They say that the key to success in politics is pulling off a delicate balancing act.
This can be applied to any major political party, be it in government or opposition. In terms of the latter, we can certainly apply the art of pulling off a balancing act to the current state of the Nationalist Party (or rather the state which it has found itself in for quite a number of years now). Mired by internal division and rampant factionalism, it goes without saying that achieving unity within the PN is of fundamental importance should it wish to not remain in opposition for that much longer.
Henceforth, whilst ten successive electoral defeats can be said to be the problem, achieving cohesion can be described as the solution. In terms of internal divisions, this can certainly be considered the one of the most major woes which the PN currently faces, be it over whom party activists prefer to see as leader, differing views amongst grassroots supporters relating to how the party ought to be run, and ideological differences within the core structures of the PN. The last of all three is what warrants some highlighting, especially given the attention which it has been receiving as of late in light of the discussion surrounding it which was generated during the recent leadership election.
Whilst the PN has Christian democratic roots, it’s no secret that the party contains conservative, as well as liberal elements, with the two often being at odds with another. The nature of this conflict ranges from Nationalists having opposing views regarding how the party ought to address crucial national issues, to questioning the very identity of the party itself and what values it should stand for.
With all this said, what this situation also boils down to is the ongoing dispute over whether one ideology ought to supersede the other, or whether the key success is the party perfecting a delicate blend of varying approaches being held together by a set of values which are commonly held by the internal and external echelons of the party.
It is precisely this common set of values which requires a heavy dose of emphasis now more than ever, should the PN want to rebuild and revamp its role as a relevant force within the Maltese political arena. Should they wish to reach out to the various sectors making up Maltese society in order to tackle the problems which they face in their everyday lives, liberals and conservatives inside the PN much first reach out to each other.
This would not only enable a soul-searching exercise by means of which the PN would craft concrete policy positions on a wide array of political and socio-economic issues, but would also serve as a means to stifle the division and lack of unity which has now dominated the PN for a number of years. In this sense, a continuation of the ‘us and them’ mentality just serves to pit people against each other, and does no political party any favours, let alone the Nationalist Party.

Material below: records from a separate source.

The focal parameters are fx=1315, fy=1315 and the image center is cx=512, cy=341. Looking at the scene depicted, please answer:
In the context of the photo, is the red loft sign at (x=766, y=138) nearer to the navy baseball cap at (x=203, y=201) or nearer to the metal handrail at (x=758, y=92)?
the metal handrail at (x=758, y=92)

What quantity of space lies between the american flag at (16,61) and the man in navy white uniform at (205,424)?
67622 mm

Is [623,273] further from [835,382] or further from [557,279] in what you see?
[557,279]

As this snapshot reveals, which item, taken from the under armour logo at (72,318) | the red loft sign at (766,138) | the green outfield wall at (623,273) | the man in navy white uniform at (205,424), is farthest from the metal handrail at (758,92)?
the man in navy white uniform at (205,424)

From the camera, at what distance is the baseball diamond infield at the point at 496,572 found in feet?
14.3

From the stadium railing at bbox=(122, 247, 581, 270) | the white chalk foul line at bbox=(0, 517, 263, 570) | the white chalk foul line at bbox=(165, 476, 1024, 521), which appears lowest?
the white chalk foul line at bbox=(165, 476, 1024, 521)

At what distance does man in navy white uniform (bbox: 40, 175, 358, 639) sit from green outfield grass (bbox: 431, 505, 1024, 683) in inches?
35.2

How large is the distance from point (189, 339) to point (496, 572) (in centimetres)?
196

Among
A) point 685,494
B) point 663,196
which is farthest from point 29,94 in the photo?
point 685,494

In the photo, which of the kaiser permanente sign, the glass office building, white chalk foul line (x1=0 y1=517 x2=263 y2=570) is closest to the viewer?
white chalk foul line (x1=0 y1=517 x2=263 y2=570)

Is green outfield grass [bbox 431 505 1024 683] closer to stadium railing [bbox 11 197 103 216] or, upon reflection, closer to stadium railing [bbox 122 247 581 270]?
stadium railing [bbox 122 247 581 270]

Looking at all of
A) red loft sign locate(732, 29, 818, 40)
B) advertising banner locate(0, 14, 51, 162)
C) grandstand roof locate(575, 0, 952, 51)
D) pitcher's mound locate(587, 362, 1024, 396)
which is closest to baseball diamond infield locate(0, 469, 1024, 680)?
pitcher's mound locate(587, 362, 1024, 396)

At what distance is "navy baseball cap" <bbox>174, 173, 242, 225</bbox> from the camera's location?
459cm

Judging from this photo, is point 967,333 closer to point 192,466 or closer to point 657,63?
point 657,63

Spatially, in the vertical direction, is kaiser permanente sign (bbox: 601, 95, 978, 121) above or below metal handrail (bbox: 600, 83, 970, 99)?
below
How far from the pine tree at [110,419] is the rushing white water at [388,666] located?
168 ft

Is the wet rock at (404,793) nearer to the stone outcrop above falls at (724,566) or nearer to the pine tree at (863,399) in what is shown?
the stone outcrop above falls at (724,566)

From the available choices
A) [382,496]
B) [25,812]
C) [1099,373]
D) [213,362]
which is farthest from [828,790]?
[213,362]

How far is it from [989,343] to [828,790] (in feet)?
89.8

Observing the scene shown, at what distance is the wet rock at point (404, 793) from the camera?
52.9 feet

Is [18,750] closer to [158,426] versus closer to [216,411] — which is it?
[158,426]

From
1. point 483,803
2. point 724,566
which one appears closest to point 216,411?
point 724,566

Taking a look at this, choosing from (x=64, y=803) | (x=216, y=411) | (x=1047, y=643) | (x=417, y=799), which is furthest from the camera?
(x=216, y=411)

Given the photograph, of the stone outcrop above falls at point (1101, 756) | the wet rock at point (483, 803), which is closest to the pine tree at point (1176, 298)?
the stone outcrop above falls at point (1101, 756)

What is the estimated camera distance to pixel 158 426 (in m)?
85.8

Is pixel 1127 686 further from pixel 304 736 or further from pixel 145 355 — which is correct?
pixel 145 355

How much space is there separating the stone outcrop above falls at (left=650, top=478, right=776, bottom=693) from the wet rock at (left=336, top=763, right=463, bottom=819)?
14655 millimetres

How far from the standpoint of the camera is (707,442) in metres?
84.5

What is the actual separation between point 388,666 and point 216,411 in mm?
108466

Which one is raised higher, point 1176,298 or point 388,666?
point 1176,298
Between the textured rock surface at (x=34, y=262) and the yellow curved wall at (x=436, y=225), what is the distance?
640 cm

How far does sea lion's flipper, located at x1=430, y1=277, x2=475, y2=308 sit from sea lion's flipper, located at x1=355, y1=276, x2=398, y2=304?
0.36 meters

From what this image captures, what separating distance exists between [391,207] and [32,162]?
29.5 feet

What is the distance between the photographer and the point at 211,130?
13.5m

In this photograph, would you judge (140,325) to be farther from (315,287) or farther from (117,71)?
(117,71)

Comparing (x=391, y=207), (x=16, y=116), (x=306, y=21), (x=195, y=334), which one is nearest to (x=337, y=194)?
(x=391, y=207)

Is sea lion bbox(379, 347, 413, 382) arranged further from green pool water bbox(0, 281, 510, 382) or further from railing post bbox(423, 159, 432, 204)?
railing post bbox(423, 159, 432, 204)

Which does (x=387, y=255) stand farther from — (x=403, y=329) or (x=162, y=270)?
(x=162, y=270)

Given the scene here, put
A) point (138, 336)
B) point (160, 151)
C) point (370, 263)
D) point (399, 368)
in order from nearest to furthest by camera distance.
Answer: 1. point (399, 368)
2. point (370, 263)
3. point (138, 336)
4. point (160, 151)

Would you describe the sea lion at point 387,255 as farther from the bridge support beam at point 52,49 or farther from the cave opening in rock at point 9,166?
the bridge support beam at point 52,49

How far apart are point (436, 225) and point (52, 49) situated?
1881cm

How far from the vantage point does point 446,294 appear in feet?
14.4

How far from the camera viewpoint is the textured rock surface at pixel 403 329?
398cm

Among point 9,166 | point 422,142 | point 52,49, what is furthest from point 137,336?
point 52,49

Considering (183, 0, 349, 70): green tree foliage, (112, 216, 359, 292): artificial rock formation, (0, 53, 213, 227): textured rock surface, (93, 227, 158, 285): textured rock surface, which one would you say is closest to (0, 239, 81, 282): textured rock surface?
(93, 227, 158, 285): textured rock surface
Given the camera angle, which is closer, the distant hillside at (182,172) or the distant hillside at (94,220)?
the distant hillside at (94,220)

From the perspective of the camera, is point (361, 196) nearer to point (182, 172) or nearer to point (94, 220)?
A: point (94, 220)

A conservative Nationalist isn’t any less any less a Nationalist than a liberal one, and vice versa. For this principle to be a crucial guiding force which the PN adopts during the next few years, it must also re-discover its purpose, identity and roots. Secondly, it must embark of developing liberal means which can achieve conservative ends, together with a contrasting equivalent. Thirdly, it must restore and perfect its common set of values in order for them to well-positioned in addressing the pressing problems which Malta is facing, and make the Nationalist Party capable of styling itself as a credible and trustworthy 21st century political force, one worthy of being reckoned with.